Inégalité salariale: vers un prélèvement direct des amendes des entreprises

Marlène Schiappa travaille à prélever directement les amendes des entreprises récalcitrantes sur l'égalité salariale.

Marlène Schiappa travaille à prélever directement les amendes des entreprises récalcitrantes sur l'égalité salariale. - Jean-Francois Monier - AFP

La secrétaire d'État à l'égalité femmes-hommes annonce travailler sur un dispositif pour prélever directement les amendes dans les entreprises qui ne jouent pas le jeu de l'égalité salariale.

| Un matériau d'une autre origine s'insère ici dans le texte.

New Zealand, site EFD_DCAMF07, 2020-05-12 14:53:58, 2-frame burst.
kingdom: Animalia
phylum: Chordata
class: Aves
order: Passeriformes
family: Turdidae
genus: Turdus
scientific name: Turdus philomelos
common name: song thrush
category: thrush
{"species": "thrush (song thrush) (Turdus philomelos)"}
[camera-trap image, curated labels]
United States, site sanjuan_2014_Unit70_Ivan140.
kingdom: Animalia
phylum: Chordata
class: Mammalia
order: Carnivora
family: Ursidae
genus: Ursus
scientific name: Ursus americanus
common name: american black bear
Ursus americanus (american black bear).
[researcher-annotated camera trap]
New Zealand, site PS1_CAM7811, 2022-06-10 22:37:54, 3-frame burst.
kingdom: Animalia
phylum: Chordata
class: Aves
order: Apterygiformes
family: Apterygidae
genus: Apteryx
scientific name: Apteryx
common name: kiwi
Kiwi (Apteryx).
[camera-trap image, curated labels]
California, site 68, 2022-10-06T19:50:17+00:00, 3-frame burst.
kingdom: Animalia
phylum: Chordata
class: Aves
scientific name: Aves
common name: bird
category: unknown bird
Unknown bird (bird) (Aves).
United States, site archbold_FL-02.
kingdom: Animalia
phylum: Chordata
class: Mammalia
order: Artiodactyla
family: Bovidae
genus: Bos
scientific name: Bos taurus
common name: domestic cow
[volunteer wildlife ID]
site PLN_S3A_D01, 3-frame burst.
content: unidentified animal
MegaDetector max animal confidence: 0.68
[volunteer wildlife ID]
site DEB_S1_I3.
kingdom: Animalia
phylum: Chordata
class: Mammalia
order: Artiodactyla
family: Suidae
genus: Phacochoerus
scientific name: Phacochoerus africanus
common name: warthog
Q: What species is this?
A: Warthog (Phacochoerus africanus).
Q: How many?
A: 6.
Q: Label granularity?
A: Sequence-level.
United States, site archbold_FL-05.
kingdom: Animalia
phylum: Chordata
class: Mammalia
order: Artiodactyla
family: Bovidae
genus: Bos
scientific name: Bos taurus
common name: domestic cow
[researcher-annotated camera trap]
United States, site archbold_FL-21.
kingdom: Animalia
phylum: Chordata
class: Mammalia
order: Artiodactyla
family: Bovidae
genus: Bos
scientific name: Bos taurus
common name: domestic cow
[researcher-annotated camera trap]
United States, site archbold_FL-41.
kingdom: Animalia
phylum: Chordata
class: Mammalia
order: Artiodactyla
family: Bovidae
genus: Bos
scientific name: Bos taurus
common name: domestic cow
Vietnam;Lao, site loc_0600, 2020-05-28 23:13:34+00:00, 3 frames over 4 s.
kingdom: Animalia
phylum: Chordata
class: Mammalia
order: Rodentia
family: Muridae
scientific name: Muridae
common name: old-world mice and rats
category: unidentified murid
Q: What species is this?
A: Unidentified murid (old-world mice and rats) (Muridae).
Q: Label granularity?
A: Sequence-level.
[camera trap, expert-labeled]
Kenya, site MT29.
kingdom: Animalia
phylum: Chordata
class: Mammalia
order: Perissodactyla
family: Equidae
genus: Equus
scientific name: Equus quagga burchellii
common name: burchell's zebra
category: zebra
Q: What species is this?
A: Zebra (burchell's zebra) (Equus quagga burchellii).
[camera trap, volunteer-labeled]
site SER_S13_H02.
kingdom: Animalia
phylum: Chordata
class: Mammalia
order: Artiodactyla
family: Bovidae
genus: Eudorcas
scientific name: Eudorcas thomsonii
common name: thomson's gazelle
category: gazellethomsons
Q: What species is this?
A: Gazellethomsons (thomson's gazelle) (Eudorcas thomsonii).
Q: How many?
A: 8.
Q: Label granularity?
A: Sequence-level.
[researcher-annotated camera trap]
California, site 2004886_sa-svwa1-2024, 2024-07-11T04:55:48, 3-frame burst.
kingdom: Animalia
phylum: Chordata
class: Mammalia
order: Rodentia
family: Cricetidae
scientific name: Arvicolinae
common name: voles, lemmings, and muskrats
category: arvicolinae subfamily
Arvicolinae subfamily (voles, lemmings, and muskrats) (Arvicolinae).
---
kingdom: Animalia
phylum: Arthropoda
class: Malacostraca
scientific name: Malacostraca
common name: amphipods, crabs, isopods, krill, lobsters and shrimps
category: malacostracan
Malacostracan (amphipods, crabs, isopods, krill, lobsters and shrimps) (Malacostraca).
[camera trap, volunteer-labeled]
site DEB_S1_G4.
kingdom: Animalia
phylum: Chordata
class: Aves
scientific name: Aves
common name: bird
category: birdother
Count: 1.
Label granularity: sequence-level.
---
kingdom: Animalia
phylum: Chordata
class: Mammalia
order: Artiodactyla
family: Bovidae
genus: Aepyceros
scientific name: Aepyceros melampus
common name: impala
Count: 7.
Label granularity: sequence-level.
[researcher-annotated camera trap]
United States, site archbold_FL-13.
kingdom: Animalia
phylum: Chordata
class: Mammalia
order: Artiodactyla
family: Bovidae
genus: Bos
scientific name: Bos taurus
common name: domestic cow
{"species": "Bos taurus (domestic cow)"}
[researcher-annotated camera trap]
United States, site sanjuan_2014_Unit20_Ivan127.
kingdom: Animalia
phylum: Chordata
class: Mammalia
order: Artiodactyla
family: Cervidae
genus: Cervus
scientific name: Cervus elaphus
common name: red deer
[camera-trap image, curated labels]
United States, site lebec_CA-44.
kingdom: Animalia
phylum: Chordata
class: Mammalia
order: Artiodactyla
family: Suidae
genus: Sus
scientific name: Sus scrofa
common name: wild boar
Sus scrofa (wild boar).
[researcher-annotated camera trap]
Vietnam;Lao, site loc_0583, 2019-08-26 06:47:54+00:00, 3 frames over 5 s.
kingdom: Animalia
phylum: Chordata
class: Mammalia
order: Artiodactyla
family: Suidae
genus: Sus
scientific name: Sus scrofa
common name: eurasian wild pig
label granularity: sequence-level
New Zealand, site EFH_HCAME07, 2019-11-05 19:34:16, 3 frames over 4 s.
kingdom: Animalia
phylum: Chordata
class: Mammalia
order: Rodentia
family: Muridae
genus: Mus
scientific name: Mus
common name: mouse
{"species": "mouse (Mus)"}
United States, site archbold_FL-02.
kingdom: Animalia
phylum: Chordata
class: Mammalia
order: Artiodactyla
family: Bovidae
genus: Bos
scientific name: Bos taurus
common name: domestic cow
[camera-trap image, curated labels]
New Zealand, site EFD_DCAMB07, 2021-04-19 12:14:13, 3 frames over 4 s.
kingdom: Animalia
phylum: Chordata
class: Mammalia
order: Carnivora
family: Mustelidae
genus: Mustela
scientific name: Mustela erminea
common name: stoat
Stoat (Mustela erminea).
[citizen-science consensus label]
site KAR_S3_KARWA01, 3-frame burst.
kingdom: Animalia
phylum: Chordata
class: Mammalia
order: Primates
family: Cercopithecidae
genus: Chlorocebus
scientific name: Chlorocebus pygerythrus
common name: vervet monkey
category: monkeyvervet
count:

La secrétaire d'État à l'égalité femmes-hommes, Marlène Schiappa, a annoncé lundi sur France Info préparer un "dispositif" afin de "prélever directement les amendes dans les entreprises" ne respectant pas l'égalité salariale.

"Une loi existe mais nous nous sommes aperçus avec mon collègue Gérald Darmanin, ministre des Comptes publics, qu'il n'y a pas de dispositif qui permette actuellement de prélever directement les amendes et de les réinjecter dans le budget de l'État", a expliqué Marlène Schiappa invitée de l'émission "Tout est politique".

"Donc nous sommes en train de construire ce dispositif pour aller directement prélever les amendes", a-t-elle ajouté, interrogée sur les "sanctions" possibles d'un plan sur l'égalité femmes-hommes en trois temps - "prévention", "action", "répression" - qu'elle souhaite mettre en place.

Multiplier les contrôles aléatoires

En 2013, pour la première fois de l'histoire, quatre entreprises avaient été condamnées à de lourdes amendes en France pour non-respect de l'égalité salariale hommes-femmes. La loi prévoit en effet des pénalités mensuelles allant jusqu'à 1% de la masse salariale pour les contrevenantes.

Marlène Schiappa a également indiqué avoir "signé cet été" avec le Défenseur des droits Jacques Toubon une convention permettant "de multiplier les contrôles aléatoires auprès des entreprises mais aussi d'aller vers plus d'information sur les droits des femmes au travail".

La secrétaire d'État a annoncé par ailleurs qu'elle organisera le 12 septembre "une formation pour les dix entreprises du baromètre annuel Ethics and Boards", qui mesure l'égalité professionnelle, "qui respectent le moins la féminisation des entreprises et l'égalité professionnelle".

Concernant les ordonnances sur la réforme du Code du travail, Marlène Schiappa a assuré que "la protection des femmes au travail" était "bien sûr maintenue" comme "toutes les négociations qui concernent la parité professionnelle et salariale" qui "sont bien sûr maintenues au niveau le plus haut et ne seront pas faites entreprise par entreprise".